Nairobi est entrée en guerre contre les milices shebab afin de protéger le nord de son territoire promis à d’importants développements d’infrastructures. Face aux difficultés rencontrées par tous les acteurs qui s’opposent aux milices shebab, les présidents du Kenya, de l’Ouganda et de la Somalie se sont retrouvés le 16 novembre à Nairobi pour une réunion qui a débouché sur la proposition d’intégrer les forces militaires kenyanes à la force panafricaine. Une proposition acceptée deux jours plus tard par l’Union africaine. Nairobi fait d’une pierre deux coups en se déresponsabilisant d’un éventuel échec tout en gagnant en légitimité.

L’armée kényane s’enlise en effet dans le sud du pays et ne parvient pas à prendre le port de Kismayo, enjeu financier stratégique pour les miliciens islamistes. L’idée est donc de prendre en étau les miliciens entre l’armée éthiopienne et l’armée kenyane. L’Amisom est aujourd’hui composée de moins de 10 000 hommes, essentiellement ougandais. Les soutiens de Djibouti, de la Sierra Leone et du Kenya, qui doivent intervenir avant la fin de l’année, porteraient leur nombre à 14 000. Un effectif insuffisant d’après l’Amisom qui estime à 20 000 le nombre de soldats nécessaires pour venir à bout des Shebab.

Soutien d’Israël

Ces derniers ont durci le ton ces dernières semaines. Les insurgés islamistes ont interdit à 16 organisations d’aide humanitaire, dont plusieurs agences des Nations unies, d’exercer dans les régions qu’ils contrôlent alors que la famine sévit toujours, les accusant « d’inconduite et d’activités illégales ». Des locaux de l’Unicef et de l’OMS on été pillés. Les Shebab ont également menacé l’Éthiopie de lourdes pertes humaines en cas d’intervention militaire directe sur leur territoire. Ce durcissement a lieu dans un contexte particulier. D’une part, l’armée kényane est bloquée par des conditions météorologiques désastreuses.

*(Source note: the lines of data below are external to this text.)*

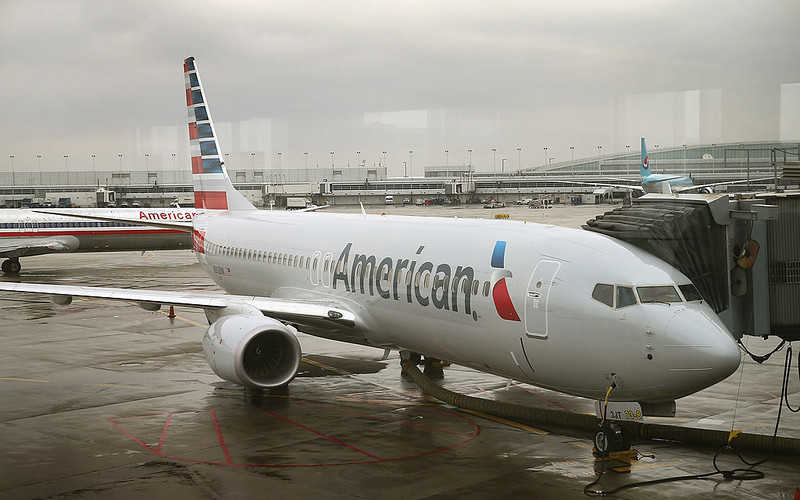 American Airlines w przyszłym roku zaczną latać z Chicago do Krakowa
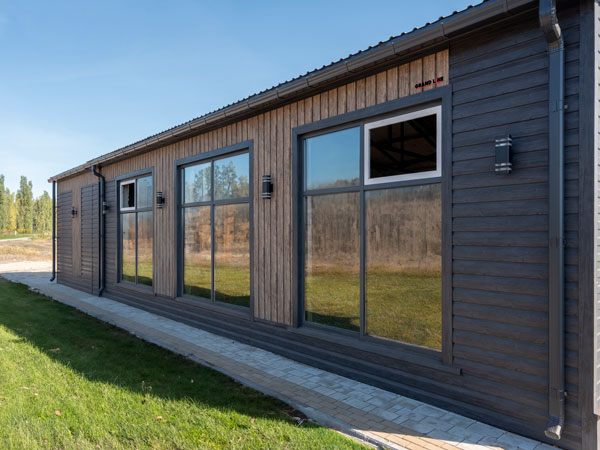 Металлосайдинг корабельная доска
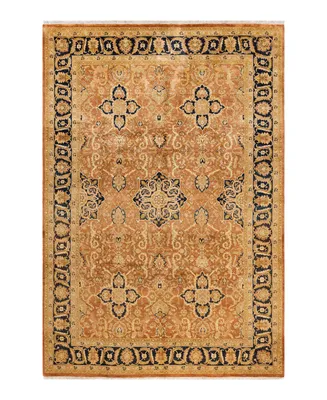 Adorn Hand Woven Rugs Mogul M11958 6'2" x 9'2" Area Rug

D’autre part, le premier ministre kényan Raila Odinga a obtenu le soutien de Benyamin Netanyahu lors d’un déplacement en Israël. « Les ennemis du Kenya sont les ennemis d’Israël » a déclaré le Premier ministre israélien, ajoutant que son pays faisait face à des « forces similaires qui tentaient de les mettre à terre », rapporte la BBC.

La réponse des islamistes somaliens, qui pourrait convaincre au sein de la population, ne s’est pas fait attendre : Cheikh Ali Mohamed Rage, porte-parole des Shebab, a ainsi déclaré « Nous voulons dire aux musulmans que nous partageons la même religion, la même foi et le même Dieu. Il est de leur responsabilité de soutenir leurs frères musulmans en Somalie parce que les chrétiens kényans sont allés chercher le soutien des juifs d’Israël ».